All of the listing is to be written out word for word, with the pictures left out.

BEGIN

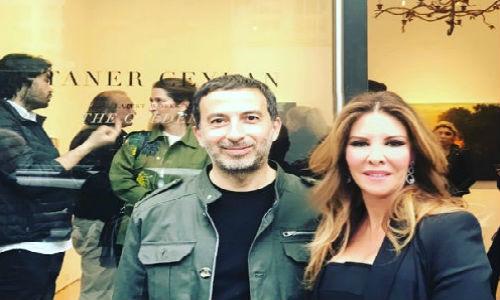 Taner Ceylan 3. Kez Paul Kasmin Gallery'de! | Yazan Berrin Saran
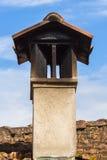 Masonry и кирпич печной трубы Стоковые Фотографии RF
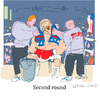 Cartoon: second round (small) by gungor tagged usa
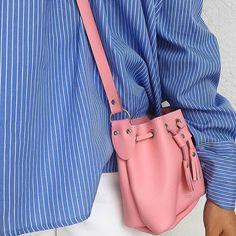 GRAFEA backpack www.grafea.com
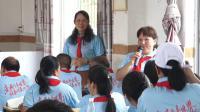 樟木小学80年代校友重返童年课堂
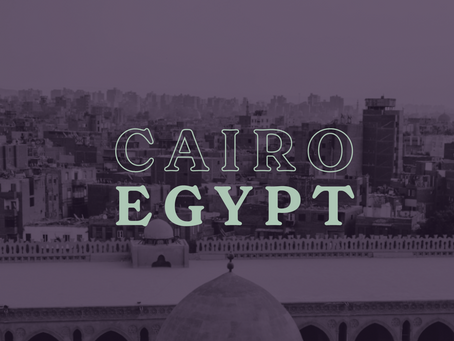 Behind the screen: teaching in Egypt during COVID-19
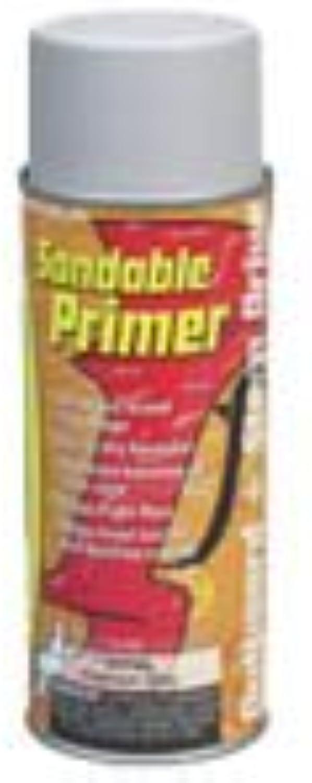 Moeller Platinum Grey Sandable Primer 025740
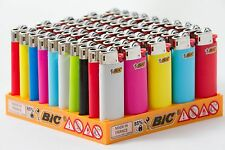 New Sealed Box - 50 Mini Bic Lighter All Colors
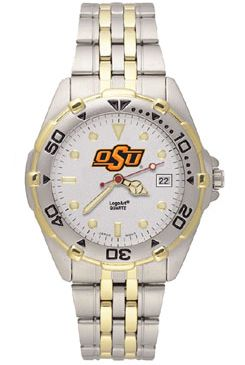 Oklahoma State All Star Mens (Steel Band) Watch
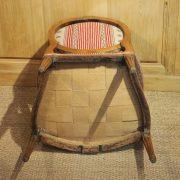 Suite de 4 larges fauteuils d'époque Louis XVI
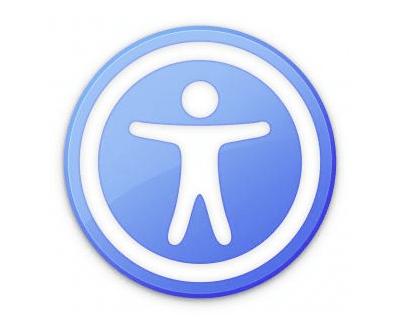 Apps für Sehen, Hören, Sprache, Lernen, Lese/Schreibhilfen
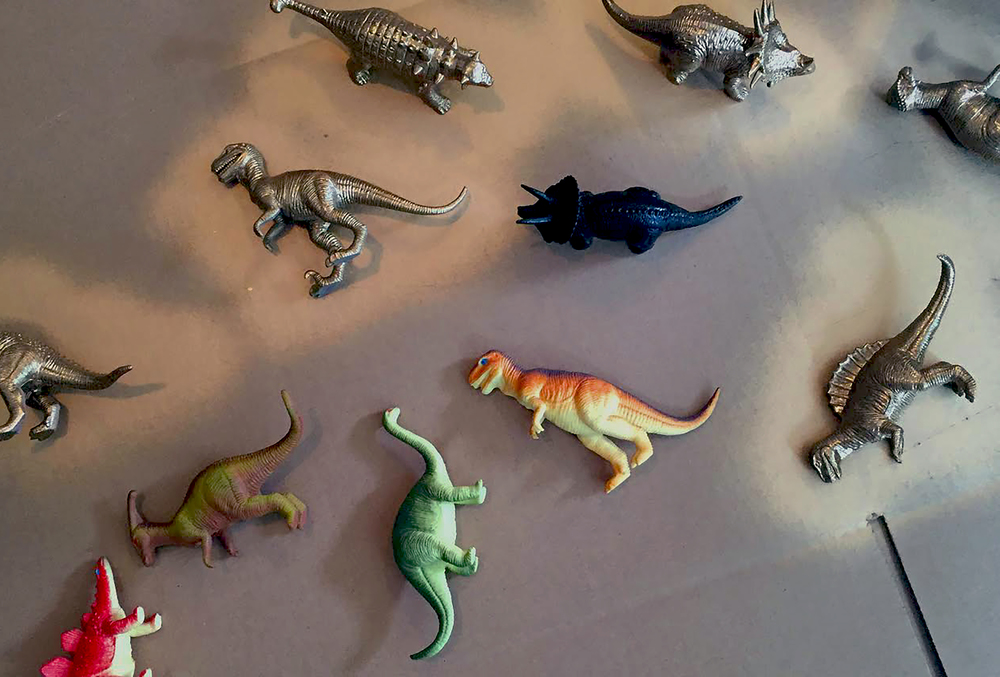Plastic Dinosaurs (Amazon), Gold Spray Paint (Home Depot)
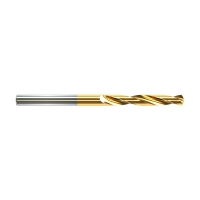 1/8in (3.18mm) Stub Drill Bit - Gold Series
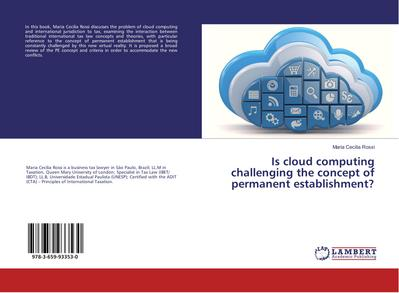 Is cloud computing challenging the concept of permanent establishment?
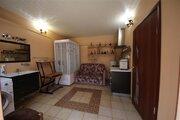 Продается дом по адресу ж/д_ст. Плавица - Фото 3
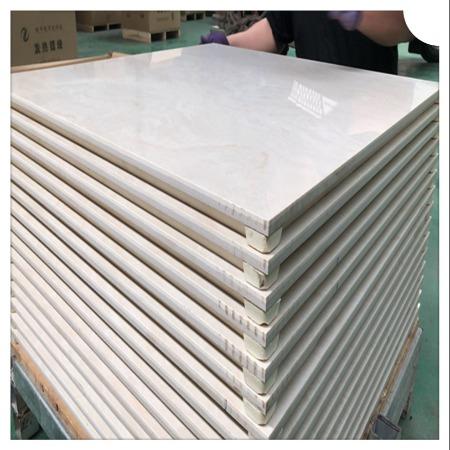 厂家直销发热瓷砖   升温快速省电   安全环保智能   超长寿命
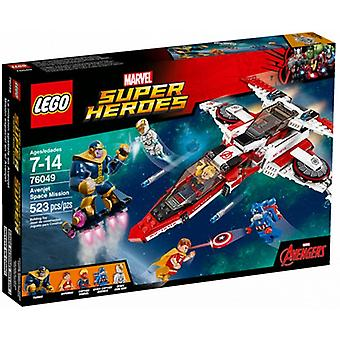 LEGO 76049 Avenjet Space Weltraum-mission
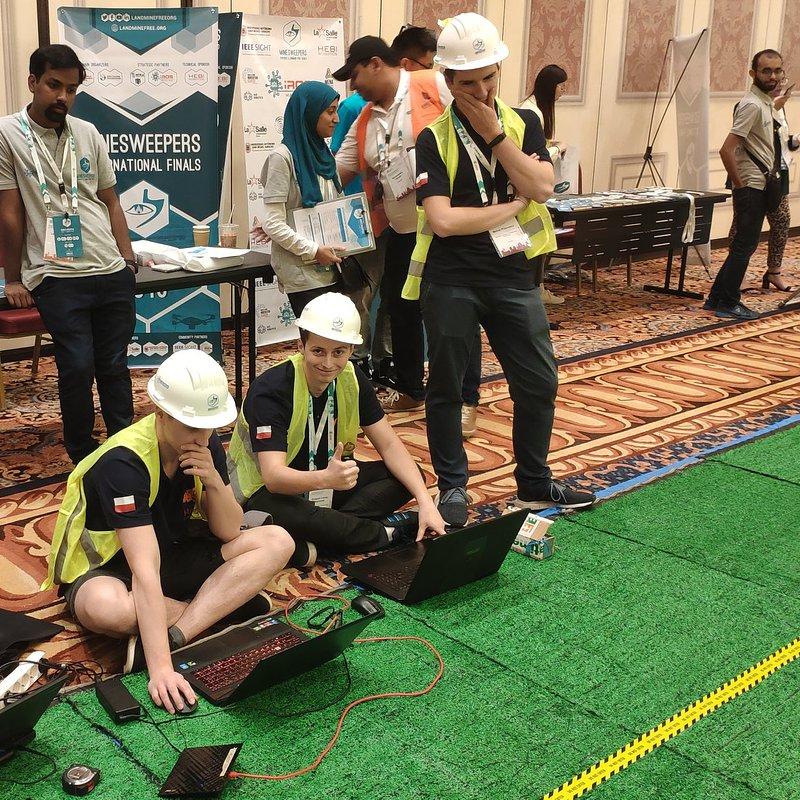 KoNaR podczas międzynarodowych zawodów Minesweepers towards a landmine-free world, fot. materiały prasowe KoNaR (3).jpg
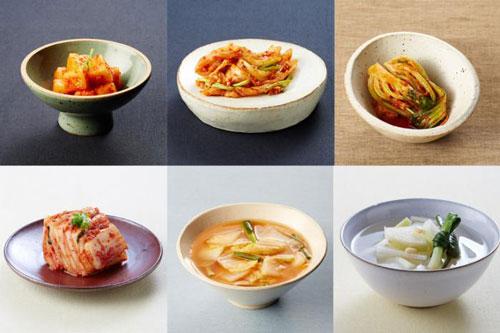 Kimchi styles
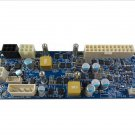 Genuine Dell Alienware X51 Andromedia D0HY5 0D0HY5 Power Board Assembly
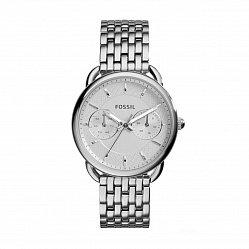 Часы наручные Fossil ES3712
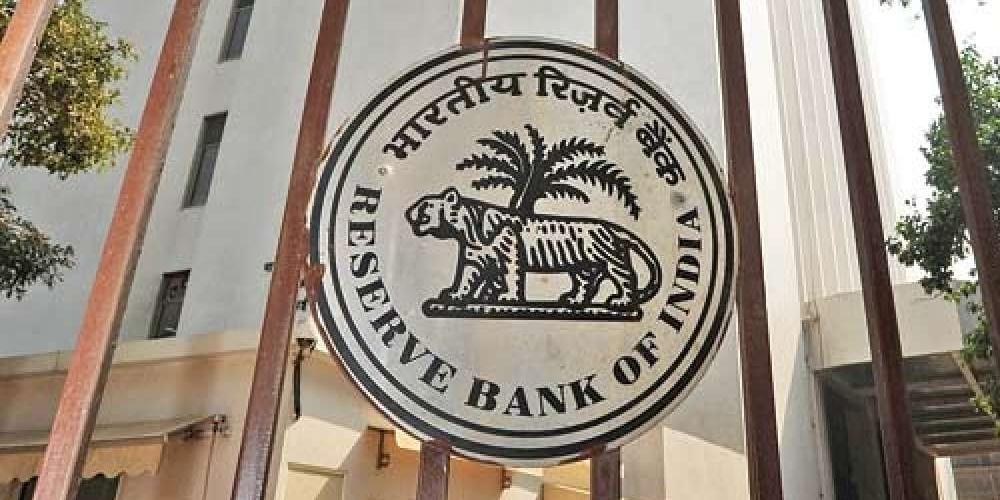Indian Supreme Court Warms Up to Crypto, Unconvinced by RBI Arguments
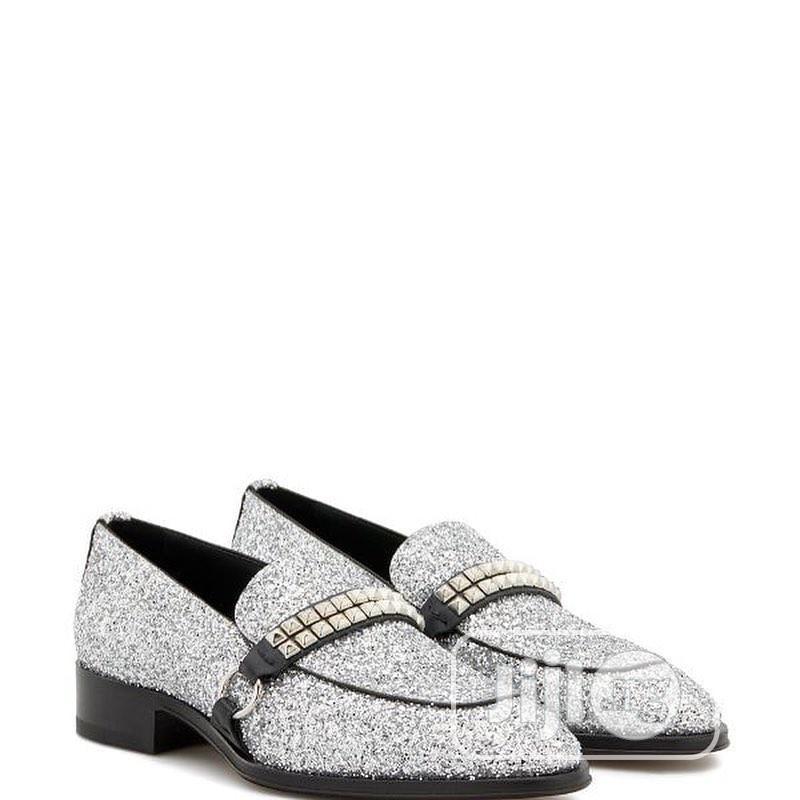 Orignal Giuseppe Zanotti Shoes For Men | Shoes for sale in Magodo, Lagos State, Nigeria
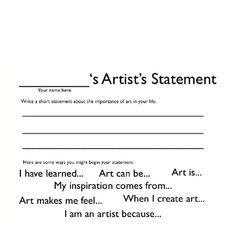 Artist Statement Template Middle School  Google Search  Art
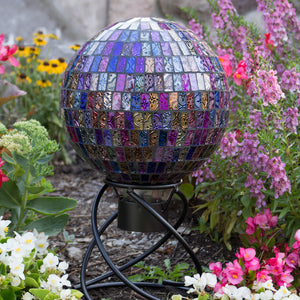 "10"" Parti-Colored Mosaic Globe"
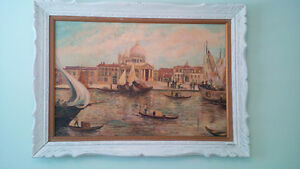 MENDLY OIL HAND PAINTING OF VENICE canal,buildings and botes, si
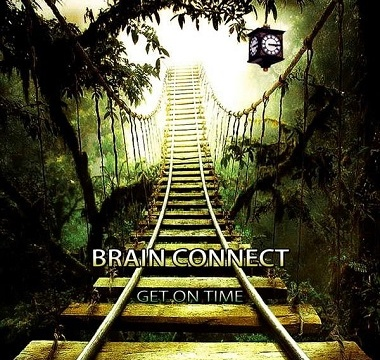 Brain Connect - 2010 - Get on Time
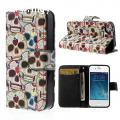 iPhone 4 / 4S Bőr-Szilikon Kártyatartó Tok Koponyák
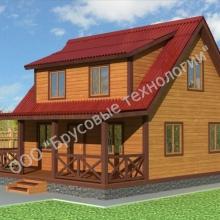 Проект дома: Рязань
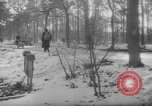 Image of hand drawn carts Berlin Germany, 1945, second 26 stock footage video 65675042632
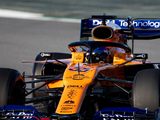 Sainz: Give the new rules a chance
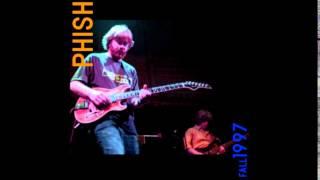 Phish - Limb By Limb 12/11/97 - Rochester, NY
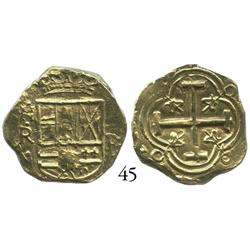 Bogotá, Colombia, cob 2 escudos, Philip IV, NR to left, II-R to right (early 1650s), from the Maravi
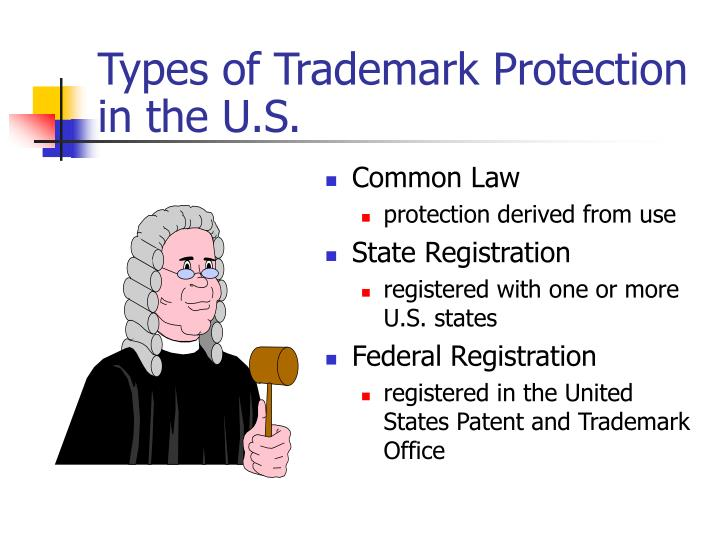 Types of Trademark Protection in the U.S.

END

__Your response__
 Taner Ceylan 3. Kez Paul Kasmin Gallery'de! | Yazan Berrin Saran
 Masonry и кирпич печной трубы Стоковые Фотографии RF
 Cartoon: second round (small) by gungor tagged usa
 GRAFEA backpack www.grafea.com
 樟木小学80年代校友重返童年课堂
 Behind the screen: teaching in Egypt during COVID-19
 Moeller Platinum Grey Sandable Primer 025740
 New Sealed Box - 50 Mini Bic Lighter All Colors
 Oklahoma State All Star Mens (Steel Band) Watch
 Suite de 4 larges fauteuils d'époque Louis XVI
 Apps für Sehen, Hören, Sprache, Lernen, Lese/Schreibhilfen
Plastic Dinosaurs (Amazon), Gold Spray Paint (Home Depot)
 1/8in (3.18mm) Stub Drill Bit - Gold Series
 Is cloud computing challenging the concept of permanent establishment?
 Продается дом по адресу ж/д_ст. Плавица - Фото 3
 厂家直销发热瓷砖   升温快速省电   安全环保智能   超长寿命
 LEGO 76049 Avenjet Space Weltraum-mission
 KoNaR podczas międzynarodowych zawodów Minesweepers towards a landmine-free world, fot. materiały prasowe KoNaR (3).jpg
 Kimchi styles
 Genuine Dell Alienware X51 Andromedia D0HY5 0D0HY5 Power Board Assembly
 Часы наручные Fossil ES3712
Indian Supreme Court Warms Up to Crypto, Unconvinced by RBI Arguments
 Orignal Giuseppe Zanotti Shoes For Men | Shoes for sale in Magodo, Lagos State, Nigeria
 Artist Statement Template Middle School  Google Search  Art
 "10"" Parti-Colored Mosaic Globe"
 MENDLY OIL HAND PAINTING OF VENICE canal,buildings and botes, si
 Brain Connect - 2010 - Get on Time
 iPhone 4 / 4S Bőr-Szilikon Kártyatartó Tok Koponyák
 Проект дома: Рязань
 Image of hand drawn carts Berlin Germany, 1945, second 26 stock footage video 65675042632
 Sainz: Give the new rules a chance
 Phish - Limb By Limb 12/11/97 - Rochester, NY
 Bogotá, Colombia, cob 2 escudos, Philip IV, NR to left, II-R to right (early 1650s), from the Maravi
 Types of Trademark Protection in the U.S.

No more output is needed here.